Bonjour à tous ! Aujourd’hui je vous propose d’aborder la question des non-conformités sans désordre, dont on hésite parfois à déterminer quelle responsabilité elles peuvent engager.
Une non-conformité se diffère d’un vice de construction, appelé aussi dommage ou désordre, qui est une défectuosité de l’ouvrage.
La non-conformité est quant à elle une différence entre la chose livrée et les engagements pris par le constructeur.
Un marché de travaux oblige l’entrepreneur à livrer un ouvrage conforme à ce qui a été convenu, et il y a non-conformité quand le constructeur réalise un ouvrage différent de celui qui était prévu, ce qui entraîne sa responsabilité contractuelle à l’égard du maître d’ouvrage.
La jurisprudence a rapidement décidé que même s’ils avaient comme origine une non-conformité aux stipulations contractuelles, les dommages de la nature et de la gravité de ceux relevant de l’article 1792 du Code Civil, devaient être indemnisés sur le fondement de la garantie décennale et non sur de la responsabilité contractuelle de droit commun (3ème Civ, 13 avril 1988, n° 86-17.824).
En revanche, les défauts de conformité ne portant atteinte ni à la solidité de l’ouvrage ni à sa destination n’engagent pas la responsabilité décennale de l’entreprise, et ne sont pas couverts par l’assureur dommages-ouvrage ou par l’assureur RCD.
Les non-conformités sans désordre sont donc souvent non garanties, et reposent entièrement sur la solvabilité du constructeur.
Une non-conformité par rapport aux engagements contractuels entraîne ainsi la responsabilité contractuelle de l’entreprise, quand bien même il n’y aurait pas de dommage.
Mais qu’en est-il de la non-conformité aux règles de l’art et DTU quand il n’y a pas de désordre ?
Un récent arrêt de la Cour de Cassation a rappelé que si le DTU n’est pas mentionné par le marché de travaux et que la non conformité n’est pas à l’origine de désordre, alors la responsabilité des constructeurs ne peut pas être retenue (3ème Civ, 10 juin 2021, n° 20-15.277).

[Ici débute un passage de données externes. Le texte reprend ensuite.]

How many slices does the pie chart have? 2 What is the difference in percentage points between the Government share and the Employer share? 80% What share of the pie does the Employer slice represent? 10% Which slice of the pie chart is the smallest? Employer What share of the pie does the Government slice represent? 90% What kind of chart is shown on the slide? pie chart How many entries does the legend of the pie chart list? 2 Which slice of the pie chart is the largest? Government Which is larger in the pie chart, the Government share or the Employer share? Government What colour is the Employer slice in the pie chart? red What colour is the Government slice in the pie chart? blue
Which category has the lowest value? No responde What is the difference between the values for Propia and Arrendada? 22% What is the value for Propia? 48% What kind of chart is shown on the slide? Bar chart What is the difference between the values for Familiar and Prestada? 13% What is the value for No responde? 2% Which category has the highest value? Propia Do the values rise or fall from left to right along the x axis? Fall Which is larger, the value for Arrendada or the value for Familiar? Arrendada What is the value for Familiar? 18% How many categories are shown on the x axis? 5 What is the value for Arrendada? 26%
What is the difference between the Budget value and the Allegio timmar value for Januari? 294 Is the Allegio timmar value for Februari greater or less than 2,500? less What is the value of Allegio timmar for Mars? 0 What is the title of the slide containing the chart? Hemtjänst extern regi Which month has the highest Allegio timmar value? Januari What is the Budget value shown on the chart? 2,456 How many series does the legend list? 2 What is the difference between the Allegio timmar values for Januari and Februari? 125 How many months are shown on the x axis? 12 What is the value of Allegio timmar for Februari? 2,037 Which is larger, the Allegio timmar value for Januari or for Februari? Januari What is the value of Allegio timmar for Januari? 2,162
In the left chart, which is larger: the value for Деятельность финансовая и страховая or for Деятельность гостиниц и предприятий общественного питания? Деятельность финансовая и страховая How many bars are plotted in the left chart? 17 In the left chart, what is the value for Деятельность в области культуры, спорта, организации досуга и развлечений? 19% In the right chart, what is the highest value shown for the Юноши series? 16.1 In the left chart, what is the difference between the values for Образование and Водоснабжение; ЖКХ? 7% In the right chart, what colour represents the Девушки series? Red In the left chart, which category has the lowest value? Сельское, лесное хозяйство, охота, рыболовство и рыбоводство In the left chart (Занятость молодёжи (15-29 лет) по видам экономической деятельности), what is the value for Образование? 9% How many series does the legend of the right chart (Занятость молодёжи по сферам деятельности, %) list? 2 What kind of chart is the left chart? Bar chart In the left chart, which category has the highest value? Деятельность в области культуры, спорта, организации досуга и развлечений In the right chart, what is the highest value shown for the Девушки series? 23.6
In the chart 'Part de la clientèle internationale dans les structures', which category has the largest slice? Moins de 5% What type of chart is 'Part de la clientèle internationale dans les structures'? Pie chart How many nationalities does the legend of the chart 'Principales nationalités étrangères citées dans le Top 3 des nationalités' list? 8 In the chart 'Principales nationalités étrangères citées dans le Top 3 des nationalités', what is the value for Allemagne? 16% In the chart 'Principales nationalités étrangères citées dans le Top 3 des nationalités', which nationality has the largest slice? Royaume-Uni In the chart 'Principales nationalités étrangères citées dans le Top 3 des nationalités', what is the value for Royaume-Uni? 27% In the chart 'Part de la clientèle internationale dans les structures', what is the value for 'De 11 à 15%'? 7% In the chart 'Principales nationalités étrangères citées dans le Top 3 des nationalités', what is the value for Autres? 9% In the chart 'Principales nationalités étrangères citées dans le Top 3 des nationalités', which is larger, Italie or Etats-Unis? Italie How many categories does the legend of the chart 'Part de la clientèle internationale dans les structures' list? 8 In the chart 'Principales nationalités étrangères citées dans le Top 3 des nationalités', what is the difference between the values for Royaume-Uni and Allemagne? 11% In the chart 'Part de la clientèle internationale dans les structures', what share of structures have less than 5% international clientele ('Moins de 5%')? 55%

Les faits étaient les suivants. Une SCI avait entrepris la construction d’une plate-forme logistique à charpente métallique. Après la réception, à la suite d’un orage, une partie de la toiture d’un des entrepôts s’est affaissée.
Le nouveau propriétaire de l’immeuble a alors demandé l’indemnisation de ses préjudices résultant notamment de la non-conformité des toitures.
En appel, les Juges ont retenu la responsabilité civile de droit commun des constructeurs, considérant que le sous-traitant chargé du lot charpente métallique était tenu de livrer un ouvrage conforme aux prescriptions contractuelles et aux règles de l’art et DTU applicables en la matière.
Les magistrats ont estimé que l’ensemble des DTU faisaient partie intégrante des règles de l’art et techniques professionnelles, et étaient opposables aux constructeurs. Dans la mesure où la charpente de l’entrepôt livré s’était révélée non-conforme à un DTU, la responsabilité des constructeurs pouvait être retenue selon la Cour d’Appel.
La Cour de Cassation n’a pas statué dans le même sens que les Juges d’appel.
Se fondant sur les anciens articles 1134, 1147 et 1382 du Code Civil, la Haute Juridiction a énoncé qu’en l’absence de désordre, le non-respect des normes qui n’étaient pas rendues obligatoires par la loi ou le contrat, ne pouvait donner lieu à une mise en conformité à la charge du constructeur.
La Cour de Cassation a souligné que le DTU en question n’était pas mentionné dans le marché et n’avait pas été contractualisé, et la non-conformité n’avait été à l’origine d’aucun désordre.
Elle en a déduit que la responsabilité civile des constructeurs ne pouvait pas être engagée.
On peut déduire de cet arrêt qu’une non-conformité sans désordre n’engage pas en principe la responsabilité du constructeur sauf si :
– La non-conformité concerne une stipulation contractuelle
– La non-conformité concerne une norme rendue obligatoire par la loi
Un exemple de ce second point est la non-conformité aux normes parasismiques.
La jurisprudence considère que cette non-conformité constitue un désordre de nature décennale, même en l’absence de dommage, lorsque la réglementation imposant des normes parasismiques s’applique aux travaux litigieux (3ème Civ, 19 septembre 2019, n° 18-16.986).